- **ASSIGNMENT**:
Reproduce the data exactly, leaving nothing out.

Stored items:

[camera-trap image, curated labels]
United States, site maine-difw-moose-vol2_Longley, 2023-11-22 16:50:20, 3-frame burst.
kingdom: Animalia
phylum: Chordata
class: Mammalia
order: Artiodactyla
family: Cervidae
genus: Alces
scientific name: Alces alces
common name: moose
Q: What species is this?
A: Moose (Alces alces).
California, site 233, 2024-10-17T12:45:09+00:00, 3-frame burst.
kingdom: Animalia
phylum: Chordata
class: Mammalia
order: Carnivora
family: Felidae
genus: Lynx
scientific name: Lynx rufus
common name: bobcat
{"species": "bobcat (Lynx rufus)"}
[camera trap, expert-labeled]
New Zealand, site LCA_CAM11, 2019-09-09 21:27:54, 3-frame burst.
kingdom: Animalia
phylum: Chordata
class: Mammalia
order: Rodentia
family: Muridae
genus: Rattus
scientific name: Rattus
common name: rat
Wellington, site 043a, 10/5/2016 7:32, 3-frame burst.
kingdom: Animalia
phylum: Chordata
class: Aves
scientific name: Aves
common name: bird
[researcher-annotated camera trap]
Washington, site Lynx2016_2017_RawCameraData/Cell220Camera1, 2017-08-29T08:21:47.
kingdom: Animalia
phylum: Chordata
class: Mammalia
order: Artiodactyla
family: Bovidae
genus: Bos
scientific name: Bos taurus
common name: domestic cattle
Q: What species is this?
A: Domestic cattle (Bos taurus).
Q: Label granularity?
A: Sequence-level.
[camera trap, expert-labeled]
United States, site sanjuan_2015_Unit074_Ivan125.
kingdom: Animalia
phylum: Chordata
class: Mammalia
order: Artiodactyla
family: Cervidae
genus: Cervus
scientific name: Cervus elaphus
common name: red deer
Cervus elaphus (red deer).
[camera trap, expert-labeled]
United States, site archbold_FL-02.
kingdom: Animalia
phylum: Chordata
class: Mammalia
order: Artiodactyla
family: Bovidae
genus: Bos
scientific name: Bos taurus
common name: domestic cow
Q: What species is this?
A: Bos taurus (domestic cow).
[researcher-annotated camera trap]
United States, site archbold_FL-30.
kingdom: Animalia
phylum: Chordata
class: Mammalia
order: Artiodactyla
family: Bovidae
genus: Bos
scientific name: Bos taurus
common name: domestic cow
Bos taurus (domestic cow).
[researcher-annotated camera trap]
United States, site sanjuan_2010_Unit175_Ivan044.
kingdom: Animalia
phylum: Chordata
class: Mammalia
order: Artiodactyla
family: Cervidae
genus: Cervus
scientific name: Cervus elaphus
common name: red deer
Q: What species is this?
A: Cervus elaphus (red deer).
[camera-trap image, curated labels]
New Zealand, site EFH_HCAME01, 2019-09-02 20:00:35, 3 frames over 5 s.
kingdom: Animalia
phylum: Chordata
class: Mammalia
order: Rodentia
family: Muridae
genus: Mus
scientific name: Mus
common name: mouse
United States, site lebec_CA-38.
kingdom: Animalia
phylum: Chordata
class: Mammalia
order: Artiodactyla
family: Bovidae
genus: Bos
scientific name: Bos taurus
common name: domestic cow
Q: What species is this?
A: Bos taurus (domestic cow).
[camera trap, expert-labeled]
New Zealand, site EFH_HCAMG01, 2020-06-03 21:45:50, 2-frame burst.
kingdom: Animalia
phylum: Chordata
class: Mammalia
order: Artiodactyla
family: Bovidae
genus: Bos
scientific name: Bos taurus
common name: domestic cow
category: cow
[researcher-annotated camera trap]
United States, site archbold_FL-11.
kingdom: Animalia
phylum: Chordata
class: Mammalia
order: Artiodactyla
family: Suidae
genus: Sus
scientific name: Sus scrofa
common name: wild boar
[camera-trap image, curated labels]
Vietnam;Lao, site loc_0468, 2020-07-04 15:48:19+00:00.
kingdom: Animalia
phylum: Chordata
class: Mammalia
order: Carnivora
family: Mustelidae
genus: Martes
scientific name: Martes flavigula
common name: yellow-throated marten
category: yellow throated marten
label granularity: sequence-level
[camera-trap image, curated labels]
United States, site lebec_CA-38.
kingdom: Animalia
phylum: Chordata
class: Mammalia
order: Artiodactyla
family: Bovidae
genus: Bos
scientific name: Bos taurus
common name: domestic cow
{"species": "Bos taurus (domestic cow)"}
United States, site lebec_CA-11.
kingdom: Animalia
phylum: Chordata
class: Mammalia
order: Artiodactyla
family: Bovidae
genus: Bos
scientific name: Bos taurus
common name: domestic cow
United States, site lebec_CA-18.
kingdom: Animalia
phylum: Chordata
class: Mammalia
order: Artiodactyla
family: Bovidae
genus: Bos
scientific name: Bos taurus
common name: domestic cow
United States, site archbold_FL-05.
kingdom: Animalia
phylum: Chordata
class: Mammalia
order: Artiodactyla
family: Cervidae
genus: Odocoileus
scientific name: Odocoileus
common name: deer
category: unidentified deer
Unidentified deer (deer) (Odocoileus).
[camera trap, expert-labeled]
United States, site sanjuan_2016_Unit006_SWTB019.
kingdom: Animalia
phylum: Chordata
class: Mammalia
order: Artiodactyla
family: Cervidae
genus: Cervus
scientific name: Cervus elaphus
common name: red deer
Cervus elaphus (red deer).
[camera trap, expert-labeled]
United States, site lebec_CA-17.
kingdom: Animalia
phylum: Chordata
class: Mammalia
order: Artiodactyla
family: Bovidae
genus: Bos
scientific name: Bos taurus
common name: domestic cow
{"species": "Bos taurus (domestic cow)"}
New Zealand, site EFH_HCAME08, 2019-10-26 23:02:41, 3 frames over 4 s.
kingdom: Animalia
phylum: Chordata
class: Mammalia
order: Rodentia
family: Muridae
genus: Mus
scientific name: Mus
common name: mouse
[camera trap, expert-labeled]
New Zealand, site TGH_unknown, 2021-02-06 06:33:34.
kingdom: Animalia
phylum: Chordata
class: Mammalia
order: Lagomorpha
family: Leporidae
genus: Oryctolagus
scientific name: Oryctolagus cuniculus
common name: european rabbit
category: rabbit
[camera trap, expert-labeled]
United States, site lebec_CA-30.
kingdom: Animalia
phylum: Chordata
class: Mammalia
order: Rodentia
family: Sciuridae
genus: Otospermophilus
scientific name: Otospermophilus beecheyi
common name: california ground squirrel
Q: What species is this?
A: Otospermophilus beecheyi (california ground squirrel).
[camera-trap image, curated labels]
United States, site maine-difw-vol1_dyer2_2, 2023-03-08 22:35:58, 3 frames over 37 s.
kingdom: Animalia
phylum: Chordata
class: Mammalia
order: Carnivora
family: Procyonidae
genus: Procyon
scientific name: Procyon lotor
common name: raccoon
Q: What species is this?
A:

- **ANSWER TO THIS PROBLEM**:
[camera-trap image, curated labels]
United States, site maine-difw-moose-vol2_Longley, 2023-11-22 16:50:20, 3-frame burst.
kingdom: Animalia
phylum: Chordata
class: Mammalia
order: Artiodactyla
family: Cervidae
genus: Alces
scientific name: Alces alces
common name: moose
Q: What species is this?
A: Moose (Alces alces).
California, site 233, 2024-10-17T12:45:09+00:00, 3-frame burst.
kingdom: Animalia
phylum: Chordata
class: Mammalia
order: Carnivora
family: Felidae
genus: Lynx
scientific name: Lynx rufus
common name: bobcat
{"species": "bobcat (Lynx rufus)"}
[camera trap, expert-labeled]
New Zealand, site LCA_CAM11, 2019-09-09 21:27:54, 3-frame burst.
kingdom: Animalia
phylum: Chordata
class: Mammalia
order: Rodentia
family: Muridae
genus: Rattus
scientific name: Rattus
common name: rat
Wellington, site 043a, 10/5/2016 7:32, 3-frame burst.
kingdom: Animalia
phylum: Chordata
class: Aves
scientific name: Aves
common name: bird
[researcher-annotated camera trap]
Washington, site Lynx2016_2017_RawCameraData/Cell220Camera1, 2017-08-29T08:21:47.
kingdom: Animalia
phylum: Chordata
class: Mammalia
order: Artiodactyla
family: Bovidae
genus: Bos
scientific name: Bos taurus
common name: domestic cattle
Q: What species is this?
A: Domestic cattle (Bos taurus).
Q: Label granularity?
A: Sequence-level.
[camera trap, expert-labeled]
United States, site sanjuan_2015_Unit074_Ivan125.
kingdom: Animalia
phylum: Chordata
class: Mammalia
order: Artiodactyla
family: Cervidae
genus: Cervus
scientific name: Cervus elaphus
common name: red deer
Cervus elaphus (red deer).
[camera trap, expert-labeled]
United States, site archbold_FL-02.
kingdom: Animalia
phylum: Chordata
class: Mammalia
order: Artiodactyla
family: Bovidae
genus: Bos
scientific name: Bos taurus
common name: domestic cow
Q: What species is this?
A: Bos taurus (domestic cow).
[researcher-annotated camera trap]
United States, site archbold_FL-30.
kingdom: Animalia
phylum: Chordata
class: Mammalia
order: Artiodactyla
family: Bovidae
genus: Bos
scientific name: Bos taurus
common name: domestic cow
Bos taurus (domestic cow).
[researcher-annotated camera trap]
United States, site sanjuan_2010_Unit175_Ivan044.
kingdom: Animalia
phylum: Chordata
class: Mammalia
order: Artiodactyla
family: Cervidae
genus: Cervus
scientific name: Cervus elaphus
common name: red deer
Q: What species is this?
A: Cervus elaphus (red deer).
[camera-trap image, curated labels]
New Zealand, site EFH_HCAME01, 2019-09-02 20:00:35, 3 frames over 5 s.
kingdom: Animalia
phylum: Chordata
class: Mammalia
order: Rodentia
family: Muridae
genus: Mus
scientific name: Mus
common name: mouse
United States, site lebec_CA-38.
kingdom: Animalia
phylum: Chordata
class: Mammalia
order: Artiodactyla
family: Bovidae
genus: Bos
scientific name: Bos taurus
common name: domestic cow
Q: What species is this?
A: Bos taurus (domestic cow).
[camera trap, expert-labeled]
New Zealand, site EFH_HCAMG01, 2020-06-03 21:45:50, 2-frame burst.
kingdom: Animalia
phylum: Chordata
class: Mammalia
order: Artiodactyla
family: Bovidae
genus: Bos
scientific name: Bos taurus
common name: domestic cow
category: cow
[researcher-annotated camera trap]
United States, site archbold_FL-11.
kingdom: Animalia
phylum: Chordata
class: Mammalia
order: Artiodactyla
family: Suidae
genus: Sus
scientific name: Sus scrofa
common name: wild boar
[camera-trap image, curated labels]
Vietnam;Lao, site loc_0468, 2020-07-04 15:48:19+00:00.
kingdom: Animalia
phylum: Chordata
class: Mammalia
order: Carnivora
family: Mustelidae
genus: Martes
scientific name: Martes flavigula
common name: yellow-throated marten
category: yellow throated marten
label granularity: sequence-level
[camera-trap image, curated labels]
United States, site lebec_CA-38.
kingdom: Animalia
phylum: Chordata
class: Mammalia
order: Artiodactyla
family: Bovidae
genus: Bos
scientific name: Bos taurus
common name: domestic cow
{"species": "Bos taurus (domestic cow)"}
United States, site lebec_CA-11.
kingdom: Animalia
phylum: Chordata
class: Mammalia
order: Artiodactyla
family: Bovidae
genus: Bos
scientific name: Bos taurus
common name: domestic cow
United States, site lebec_CA-18.
kingdom: Animalia
phylum: Chordata
class: Mammalia
order: Artiodactyla
family: Bovidae
genus: Bos
scientific name: Bos taurus
common name: domestic cow
United States, site archbold_FL-05.
kingdom: Animalia
phylum: Chordata
class: Mammalia
order: Artiodactyla
family: Cervidae
genus: Odocoileus
scientific name: Odocoileus
common name: deer
category: unidentified deer
Unidentified deer (deer) (Odocoileus).
[camera trap, expert-labeled]
United States, site sanjuan_2016_Unit006_SWTB019.
kingdom: Animalia
phylum: Chordata
class: Mammalia
order: Artiodactyla
family: Cervidae
genus: Cervus
scientific name: Cervus elaphus
common name: red deer
Cervus elaphus (red deer).
[camera trap, expert-labeled]
United States, site lebec_CA-17.
kingdom: Animalia
phylum: Chordata
class: Mammalia
order: Artiodactyla
family: Bovidae
genus: Bos
scientific name: Bos taurus
common name: domestic cow
{"species": "Bos taurus (domestic cow)"}
New Zealand, site EFH_HCAME08, 2019-10-26 23:02:41, 3 frames over 4 s.
kingdom: Animalia
phylum: Chordata
class: Mammalia
order: Rodentia
family: Muridae
genus: Mus
scientific name: Mus
common name: mouse
[camera trap, expert-labeled]
New Zealand, site TGH_unknown, 2021-02-06 06:33:34.
kingdom: Animalia
phylum: Chordata
class: Mammalia
order: Lagomorpha
family: Leporidae
genus: Oryctolagus
scientific name: Oryctolagus cuniculus
common name: european rabbit
category: rabbit
[camera trap, expert-labeled]
United States, site lebec_CA-30.
kingdom: Animalia
phylum: Chordata
class: Mammalia
order: Rodentia
family: Sciuridae
genus: Otospermophilus
scientific name: Otospermophilus beecheyi
common name: california ground squirrel
Q: What species is this?
A: Otospermophilus beecheyi (california ground squirrel).
[camera-trap image, curated labels]
United States, site maine-difw-vol1_dyer2_2, 2023-03-08 22:35:58, 3 frames over 37 s.
kingdom: Animalia
phylum: Chordata
class: Mammalia
order: Carnivora
family: Procyonidae
genus: Procyon
scientific name: Procyon lotor
common name: raccoon
Q: What species is this?
A:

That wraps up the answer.